En 1943, tal y como me narró el maestro Arjona durante el servicio fúnebre al que varios asistimos para rendir homenaje no sólo al escultor, sino al ser excepcional que fue, Zúñiga se integró al equipo de profesores de la Escuela Nacional de Pintura y Escultura La Esmeralda, cuyo local vecino al Panteón de San Fernando debiera conservarse como sede histórica de dicha escuela, no la más antigua pero la principal en importancia en nuestro país junto con la ENAP-UNAM. Zúñiga fue maestro hasta 1970, caso similar al de Ignacio Asúnsolo, que por décadas impartió clases y formó discípulos en el edificio de la Academia de San Carlos, que se mantiene como sede de la división de estudios de posgrado de la ENAP. La primera exposición retrospectiva del extinto maestro tuvo lugar en el MAM en 1969. Ya era ampliamente conocido. En esa ocasión, como espectadora, tuve oportunidad de acercarme a él y a su querida esposa: Elenita Laborde, que fue estudiante de La Esmeralda. Para entonces él había presentado muestras individuales dentro y fuera del país y participado en la exposición que Fernando Gamboa organizó para itinerar por varios ciudades de Europa. Me refiero no a la de 1950, sino a la de 1959. Se trata de una de las exposiciones canónicas que el gran museógrafo realizó con objeto de dar a conocer un mosaico amplio del arte mexicano.
Zúñiga fue incansable visitador de museos, pero no siguió modas. Se mantuvo adherido a lo que él quería y sabía hacer, llegando a crear arquetipos que guardan el mismo nivel, pongamos por caso, que los de Maillol. Sus masivas figuras son intemporales, ya se encuentren talladas en mármol, ónix, piedra, o bien modeladas para su fundición. Dominó todas las técnicas y, cosa muy importante: tuvo un sentido exacto de las escalas. Privilegió el cuerpo femenino rindiendo casi un culto a la figura de la matrona de formas generosas y actitudes reposadas. Asimiló cuanto pudo y lo hizo suyo: desde Miguel Angel hasta Rodin o los expresionistas, incluyendo a Picasso.
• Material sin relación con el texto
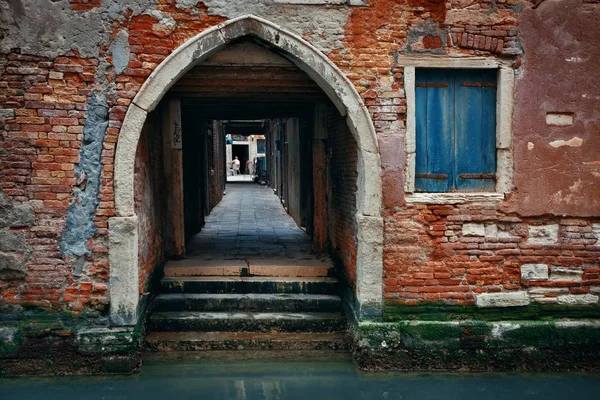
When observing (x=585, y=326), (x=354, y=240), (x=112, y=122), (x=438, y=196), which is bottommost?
(x=585, y=326)

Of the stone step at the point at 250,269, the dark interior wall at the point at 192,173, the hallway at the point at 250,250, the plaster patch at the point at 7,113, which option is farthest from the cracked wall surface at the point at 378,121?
the dark interior wall at the point at 192,173

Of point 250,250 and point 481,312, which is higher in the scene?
point 250,250

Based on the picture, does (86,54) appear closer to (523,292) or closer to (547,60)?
(547,60)

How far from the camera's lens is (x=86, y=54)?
4.59 m

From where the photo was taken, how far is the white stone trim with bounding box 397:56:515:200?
483 cm

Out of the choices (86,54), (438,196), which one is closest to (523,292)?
(438,196)

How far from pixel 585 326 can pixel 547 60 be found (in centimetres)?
249

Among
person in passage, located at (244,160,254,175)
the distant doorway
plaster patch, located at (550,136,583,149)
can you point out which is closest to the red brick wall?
plaster patch, located at (550,136,583,149)

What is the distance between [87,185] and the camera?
15.3ft

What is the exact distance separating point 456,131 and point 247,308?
110 inches

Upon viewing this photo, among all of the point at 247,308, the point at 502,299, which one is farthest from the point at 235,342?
the point at 502,299

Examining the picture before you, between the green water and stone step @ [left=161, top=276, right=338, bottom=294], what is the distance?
104 cm

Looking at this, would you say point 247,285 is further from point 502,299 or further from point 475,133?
point 475,133

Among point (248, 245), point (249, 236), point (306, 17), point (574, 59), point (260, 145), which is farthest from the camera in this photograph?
point (260, 145)
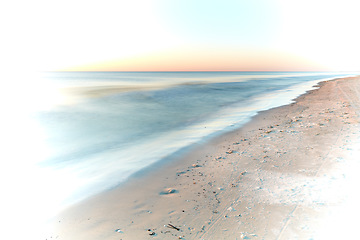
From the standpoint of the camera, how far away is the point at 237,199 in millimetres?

Me estoy refiriendo sobre todo al gesto que imprime a sus figuras, tanto volumétricas como dibujísticas. Combinó esto con continuas observaciones del natural.
Obtuvo amplios reconocimientos, fortuna crítica y fortuna comercial que nunca buscó deliberadamente. Es cierto: era inevitable que creara su propia retórica, de la que otros se han apropiado, sin talento ni propósitos congruentes. Eso ha redundado en productos que son como caricaturas deformadas; las encontramos en tiendas de arte, en restaurantes, hasta en galerías. Jamás son confundibles con las piezas del maestro, que además, han sido falsificadas. Por eso resulta útil la terminación del catálogo razonado que la Fundación Zúñiga Laborde está realizando.
Hay analogía entre Zúñiga y dos pintores: el yucateco Fernando Castro Pacheco y Ricardo Martínez, pintor también creador de arquetipos, hermano del prematuramente fallecido Oliverio.
Aunque Zúñiga observó con amorosa atención a las mujeres (vendedoras de flores, lavanderas en los ríos, madres amamantando), no es un escultor naturalista, sino ``clásico''. Creó sus propios cánones. Descansa en paz después de larga enfermedad que lo privó de la vista.